妖しく溺れ、愛を乞え
 深雪の手を握っていると、激しく上下していた胸が穏やかになって来た。本当だ、落ち着いて来たんだ。

「は……もう、大丈夫」

「深雪、どうしたの? どこか悪いの?」

 うっすらかいた汗を手で拭ってやる。深かった眉間の皺は取れ、目もちゃんとあたしを見ている。

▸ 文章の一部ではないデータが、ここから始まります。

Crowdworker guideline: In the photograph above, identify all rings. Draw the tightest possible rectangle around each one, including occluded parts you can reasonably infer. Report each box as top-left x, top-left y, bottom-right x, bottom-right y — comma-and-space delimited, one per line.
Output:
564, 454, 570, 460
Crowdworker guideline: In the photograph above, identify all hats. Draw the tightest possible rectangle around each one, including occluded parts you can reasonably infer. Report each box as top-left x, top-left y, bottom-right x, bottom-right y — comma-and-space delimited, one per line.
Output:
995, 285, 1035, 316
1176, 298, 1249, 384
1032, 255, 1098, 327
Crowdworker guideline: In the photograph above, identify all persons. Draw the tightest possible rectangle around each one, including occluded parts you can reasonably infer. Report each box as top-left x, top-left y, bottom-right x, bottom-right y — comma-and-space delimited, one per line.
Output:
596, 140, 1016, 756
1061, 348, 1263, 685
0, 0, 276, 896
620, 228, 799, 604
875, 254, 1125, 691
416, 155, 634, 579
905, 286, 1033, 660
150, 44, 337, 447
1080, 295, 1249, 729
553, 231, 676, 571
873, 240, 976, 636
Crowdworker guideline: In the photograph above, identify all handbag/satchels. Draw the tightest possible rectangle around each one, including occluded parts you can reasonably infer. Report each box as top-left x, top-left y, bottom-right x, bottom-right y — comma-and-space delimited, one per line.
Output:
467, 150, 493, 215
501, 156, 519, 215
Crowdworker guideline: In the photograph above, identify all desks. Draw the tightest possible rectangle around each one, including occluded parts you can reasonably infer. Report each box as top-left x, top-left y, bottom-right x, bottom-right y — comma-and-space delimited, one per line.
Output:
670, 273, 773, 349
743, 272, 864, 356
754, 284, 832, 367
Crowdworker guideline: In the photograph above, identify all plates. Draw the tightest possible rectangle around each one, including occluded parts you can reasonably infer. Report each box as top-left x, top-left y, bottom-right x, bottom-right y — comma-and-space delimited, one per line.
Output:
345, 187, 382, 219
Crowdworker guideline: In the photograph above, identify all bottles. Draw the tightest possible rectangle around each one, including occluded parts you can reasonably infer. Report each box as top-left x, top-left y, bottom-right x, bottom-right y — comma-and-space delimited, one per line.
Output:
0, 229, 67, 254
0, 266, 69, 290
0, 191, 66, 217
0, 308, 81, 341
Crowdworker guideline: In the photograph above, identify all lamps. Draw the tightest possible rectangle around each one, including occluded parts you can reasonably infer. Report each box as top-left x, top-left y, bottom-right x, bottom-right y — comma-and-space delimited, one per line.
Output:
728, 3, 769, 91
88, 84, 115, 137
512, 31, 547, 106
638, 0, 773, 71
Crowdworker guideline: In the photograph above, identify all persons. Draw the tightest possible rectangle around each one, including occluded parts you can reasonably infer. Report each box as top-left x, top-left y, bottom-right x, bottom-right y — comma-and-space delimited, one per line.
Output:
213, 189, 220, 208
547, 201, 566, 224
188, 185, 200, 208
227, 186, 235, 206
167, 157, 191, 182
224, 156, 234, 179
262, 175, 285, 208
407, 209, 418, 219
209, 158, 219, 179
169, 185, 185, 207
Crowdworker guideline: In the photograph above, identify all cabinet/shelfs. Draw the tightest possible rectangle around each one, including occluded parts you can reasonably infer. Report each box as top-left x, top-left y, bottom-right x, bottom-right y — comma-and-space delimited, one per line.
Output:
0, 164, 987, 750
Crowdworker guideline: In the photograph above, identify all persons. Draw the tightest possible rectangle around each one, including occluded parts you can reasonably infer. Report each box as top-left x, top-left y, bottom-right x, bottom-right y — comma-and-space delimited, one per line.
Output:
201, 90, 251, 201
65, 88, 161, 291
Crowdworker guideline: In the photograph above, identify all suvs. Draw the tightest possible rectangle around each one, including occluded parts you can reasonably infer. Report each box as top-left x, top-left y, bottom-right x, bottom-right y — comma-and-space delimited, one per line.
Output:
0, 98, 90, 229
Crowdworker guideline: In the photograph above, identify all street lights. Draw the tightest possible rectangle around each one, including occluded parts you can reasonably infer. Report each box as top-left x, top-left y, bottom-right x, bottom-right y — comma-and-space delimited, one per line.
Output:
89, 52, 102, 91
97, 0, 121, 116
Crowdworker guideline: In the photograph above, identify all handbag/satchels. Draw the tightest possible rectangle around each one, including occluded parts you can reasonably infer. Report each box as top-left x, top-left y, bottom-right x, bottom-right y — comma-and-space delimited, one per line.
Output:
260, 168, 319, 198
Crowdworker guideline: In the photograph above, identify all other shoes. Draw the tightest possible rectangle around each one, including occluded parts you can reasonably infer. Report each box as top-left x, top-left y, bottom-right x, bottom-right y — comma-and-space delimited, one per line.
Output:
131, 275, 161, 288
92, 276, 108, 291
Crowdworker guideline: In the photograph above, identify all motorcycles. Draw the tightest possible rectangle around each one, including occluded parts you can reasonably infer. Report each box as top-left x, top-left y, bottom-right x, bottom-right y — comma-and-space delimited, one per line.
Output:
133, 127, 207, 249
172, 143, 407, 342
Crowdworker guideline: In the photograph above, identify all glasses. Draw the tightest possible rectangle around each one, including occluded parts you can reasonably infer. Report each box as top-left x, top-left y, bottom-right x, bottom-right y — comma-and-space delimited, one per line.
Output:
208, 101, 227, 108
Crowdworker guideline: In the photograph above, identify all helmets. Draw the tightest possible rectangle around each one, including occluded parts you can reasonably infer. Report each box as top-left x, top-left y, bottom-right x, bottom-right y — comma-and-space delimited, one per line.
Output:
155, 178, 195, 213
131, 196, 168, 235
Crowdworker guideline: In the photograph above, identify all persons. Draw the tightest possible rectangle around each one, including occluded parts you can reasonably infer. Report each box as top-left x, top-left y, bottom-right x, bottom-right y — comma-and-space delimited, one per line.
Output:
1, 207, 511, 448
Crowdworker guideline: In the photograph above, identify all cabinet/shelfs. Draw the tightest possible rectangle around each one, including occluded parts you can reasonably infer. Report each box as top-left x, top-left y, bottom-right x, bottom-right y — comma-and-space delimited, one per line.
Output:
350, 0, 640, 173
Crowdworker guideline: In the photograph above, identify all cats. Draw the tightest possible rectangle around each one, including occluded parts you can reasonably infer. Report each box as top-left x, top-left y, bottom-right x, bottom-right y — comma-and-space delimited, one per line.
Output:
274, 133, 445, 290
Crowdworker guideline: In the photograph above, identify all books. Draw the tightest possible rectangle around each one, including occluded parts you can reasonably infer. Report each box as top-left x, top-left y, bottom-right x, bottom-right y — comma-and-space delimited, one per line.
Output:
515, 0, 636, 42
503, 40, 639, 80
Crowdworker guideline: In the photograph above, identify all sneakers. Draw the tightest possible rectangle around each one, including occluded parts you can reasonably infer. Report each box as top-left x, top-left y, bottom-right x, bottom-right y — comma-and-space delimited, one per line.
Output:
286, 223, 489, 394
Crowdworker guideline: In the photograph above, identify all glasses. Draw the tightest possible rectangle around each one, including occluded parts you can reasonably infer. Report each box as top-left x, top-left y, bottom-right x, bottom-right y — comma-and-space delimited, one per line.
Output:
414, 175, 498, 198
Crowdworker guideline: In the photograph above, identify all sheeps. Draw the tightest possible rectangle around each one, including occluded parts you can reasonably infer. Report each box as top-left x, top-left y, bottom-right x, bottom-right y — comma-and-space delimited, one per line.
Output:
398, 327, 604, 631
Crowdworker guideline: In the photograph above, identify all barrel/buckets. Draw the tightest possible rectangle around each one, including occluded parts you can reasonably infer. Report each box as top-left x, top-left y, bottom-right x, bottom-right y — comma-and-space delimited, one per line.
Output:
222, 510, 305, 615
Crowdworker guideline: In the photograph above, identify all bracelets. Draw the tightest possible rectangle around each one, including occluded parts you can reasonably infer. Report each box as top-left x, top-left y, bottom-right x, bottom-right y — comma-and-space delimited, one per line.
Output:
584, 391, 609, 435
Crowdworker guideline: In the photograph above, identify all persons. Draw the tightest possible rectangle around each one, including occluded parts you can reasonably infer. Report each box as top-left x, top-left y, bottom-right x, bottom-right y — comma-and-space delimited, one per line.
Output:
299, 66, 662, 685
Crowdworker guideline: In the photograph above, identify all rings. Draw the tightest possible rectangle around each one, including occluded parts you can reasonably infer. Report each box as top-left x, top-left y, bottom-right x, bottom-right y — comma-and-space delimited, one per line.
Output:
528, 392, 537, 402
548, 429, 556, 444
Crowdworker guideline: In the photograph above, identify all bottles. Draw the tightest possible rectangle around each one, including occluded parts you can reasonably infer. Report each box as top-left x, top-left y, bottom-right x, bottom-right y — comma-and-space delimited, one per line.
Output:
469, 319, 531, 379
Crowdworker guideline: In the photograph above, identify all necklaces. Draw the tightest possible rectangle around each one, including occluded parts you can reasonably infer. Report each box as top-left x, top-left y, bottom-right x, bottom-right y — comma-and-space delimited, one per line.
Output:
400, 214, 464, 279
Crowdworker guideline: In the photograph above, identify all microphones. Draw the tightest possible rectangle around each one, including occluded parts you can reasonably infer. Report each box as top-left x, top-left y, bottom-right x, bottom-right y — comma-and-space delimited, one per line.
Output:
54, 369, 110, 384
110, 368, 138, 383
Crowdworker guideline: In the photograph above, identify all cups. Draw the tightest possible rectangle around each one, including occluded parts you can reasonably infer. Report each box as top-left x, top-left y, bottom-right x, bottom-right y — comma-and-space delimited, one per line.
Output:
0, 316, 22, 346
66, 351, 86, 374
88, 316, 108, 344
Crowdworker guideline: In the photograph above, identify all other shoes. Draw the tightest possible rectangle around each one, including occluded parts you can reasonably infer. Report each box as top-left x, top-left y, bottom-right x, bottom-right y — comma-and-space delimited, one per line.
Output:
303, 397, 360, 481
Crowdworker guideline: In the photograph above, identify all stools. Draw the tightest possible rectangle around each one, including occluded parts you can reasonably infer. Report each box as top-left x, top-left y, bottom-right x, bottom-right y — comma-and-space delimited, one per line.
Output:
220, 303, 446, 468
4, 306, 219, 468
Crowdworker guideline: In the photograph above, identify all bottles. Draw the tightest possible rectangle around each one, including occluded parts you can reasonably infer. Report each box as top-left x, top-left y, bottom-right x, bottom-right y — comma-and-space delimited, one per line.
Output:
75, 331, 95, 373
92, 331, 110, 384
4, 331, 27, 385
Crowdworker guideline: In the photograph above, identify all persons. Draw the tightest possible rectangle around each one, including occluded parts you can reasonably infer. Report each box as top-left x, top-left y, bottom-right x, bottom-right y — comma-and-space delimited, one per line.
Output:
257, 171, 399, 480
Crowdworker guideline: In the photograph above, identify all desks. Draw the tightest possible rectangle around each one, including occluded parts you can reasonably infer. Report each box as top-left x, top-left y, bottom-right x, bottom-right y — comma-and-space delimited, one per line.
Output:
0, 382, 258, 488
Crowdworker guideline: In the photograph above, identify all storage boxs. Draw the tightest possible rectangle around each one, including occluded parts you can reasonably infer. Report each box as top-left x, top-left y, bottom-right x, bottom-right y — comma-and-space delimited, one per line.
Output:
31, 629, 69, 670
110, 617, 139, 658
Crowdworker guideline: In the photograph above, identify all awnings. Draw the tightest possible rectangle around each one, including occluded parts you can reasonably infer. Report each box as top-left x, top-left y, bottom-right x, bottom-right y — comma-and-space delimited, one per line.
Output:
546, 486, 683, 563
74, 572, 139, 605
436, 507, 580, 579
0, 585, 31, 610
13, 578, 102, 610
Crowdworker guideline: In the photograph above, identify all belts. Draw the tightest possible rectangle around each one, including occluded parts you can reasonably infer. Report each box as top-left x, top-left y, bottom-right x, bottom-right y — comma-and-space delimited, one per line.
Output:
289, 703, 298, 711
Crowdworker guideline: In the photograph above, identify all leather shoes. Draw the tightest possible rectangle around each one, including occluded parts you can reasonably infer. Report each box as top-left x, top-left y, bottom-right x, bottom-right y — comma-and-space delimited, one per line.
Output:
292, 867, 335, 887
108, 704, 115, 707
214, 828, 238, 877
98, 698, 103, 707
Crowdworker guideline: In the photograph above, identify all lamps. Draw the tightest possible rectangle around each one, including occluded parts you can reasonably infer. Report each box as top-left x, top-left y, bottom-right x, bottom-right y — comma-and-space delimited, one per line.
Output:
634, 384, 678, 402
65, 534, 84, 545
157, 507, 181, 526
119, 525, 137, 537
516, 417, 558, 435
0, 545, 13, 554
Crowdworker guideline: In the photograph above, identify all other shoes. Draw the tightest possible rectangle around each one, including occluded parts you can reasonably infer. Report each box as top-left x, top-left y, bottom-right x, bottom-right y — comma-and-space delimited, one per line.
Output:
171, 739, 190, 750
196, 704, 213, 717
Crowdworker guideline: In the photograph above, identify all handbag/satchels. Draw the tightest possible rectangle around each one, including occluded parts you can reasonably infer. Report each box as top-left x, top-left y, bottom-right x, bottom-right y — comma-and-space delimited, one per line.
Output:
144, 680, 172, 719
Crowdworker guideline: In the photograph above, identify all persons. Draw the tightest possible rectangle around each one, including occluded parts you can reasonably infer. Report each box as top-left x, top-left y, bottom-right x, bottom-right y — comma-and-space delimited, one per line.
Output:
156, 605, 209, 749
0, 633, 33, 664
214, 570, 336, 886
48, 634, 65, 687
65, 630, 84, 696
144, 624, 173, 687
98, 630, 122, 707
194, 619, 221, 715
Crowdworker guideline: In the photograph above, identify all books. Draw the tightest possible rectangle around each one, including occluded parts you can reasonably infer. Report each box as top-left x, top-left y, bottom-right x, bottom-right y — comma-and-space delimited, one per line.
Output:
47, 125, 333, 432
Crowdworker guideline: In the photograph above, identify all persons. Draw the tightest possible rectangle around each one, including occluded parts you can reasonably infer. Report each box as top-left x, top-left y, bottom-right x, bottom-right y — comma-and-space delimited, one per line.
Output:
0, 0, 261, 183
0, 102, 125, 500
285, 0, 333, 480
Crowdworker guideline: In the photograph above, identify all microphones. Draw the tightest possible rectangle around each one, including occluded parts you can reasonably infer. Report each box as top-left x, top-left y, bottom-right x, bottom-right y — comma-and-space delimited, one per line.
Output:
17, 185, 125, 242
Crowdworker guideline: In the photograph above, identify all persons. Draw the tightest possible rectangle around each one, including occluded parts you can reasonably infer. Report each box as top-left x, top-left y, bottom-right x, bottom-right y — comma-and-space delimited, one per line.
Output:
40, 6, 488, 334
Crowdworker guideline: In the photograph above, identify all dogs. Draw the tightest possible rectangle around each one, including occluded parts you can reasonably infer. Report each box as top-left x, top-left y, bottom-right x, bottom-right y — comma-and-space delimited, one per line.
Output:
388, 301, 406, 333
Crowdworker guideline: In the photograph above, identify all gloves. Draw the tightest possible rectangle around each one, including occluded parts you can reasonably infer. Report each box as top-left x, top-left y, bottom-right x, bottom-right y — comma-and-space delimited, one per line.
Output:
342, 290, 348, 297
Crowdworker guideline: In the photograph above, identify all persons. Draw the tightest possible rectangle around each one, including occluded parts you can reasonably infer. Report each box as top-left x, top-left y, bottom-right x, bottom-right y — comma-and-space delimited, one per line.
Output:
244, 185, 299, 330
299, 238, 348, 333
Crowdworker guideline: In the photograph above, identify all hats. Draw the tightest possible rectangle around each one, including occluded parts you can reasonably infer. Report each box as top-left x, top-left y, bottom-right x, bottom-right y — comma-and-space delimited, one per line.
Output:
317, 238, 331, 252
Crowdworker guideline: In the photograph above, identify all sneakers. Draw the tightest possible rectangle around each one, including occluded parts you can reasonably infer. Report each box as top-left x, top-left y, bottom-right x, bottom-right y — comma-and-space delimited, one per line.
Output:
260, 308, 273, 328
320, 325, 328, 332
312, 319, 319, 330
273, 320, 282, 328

「なんでも、ない。ちょっと、人間界との空気が合わない時があって」

「よく分からないよ。そうやって煙に巻かないでちゃんと説明してよ」

「……いや、とにかく。もう大丈夫だから。ごめん」

 ごめんなんて、謝らなくても良いのに。呼吸が落ち着き、苦痛に歪んでいた表情はいつもの綺麗な顔に戻ってきている。

「……良かった……」

 深雪の手を頬に当てた。もう、心配した。

「雅……キス、してくれないか」

「は?」

「……怒らないで」

「深雪」

 濡れた瞳が薄暗い部屋であたしを見ている。てらてらと、濡れていた。

「俺の、そばに居て」

 握っていた手が解け、あたしの頭をそっと抱き寄せる。顔が、近い。


「……」

 この日、初めて自分から、唇を寄せた。

 舌を絡ませて、2回3回と、されるがままになった。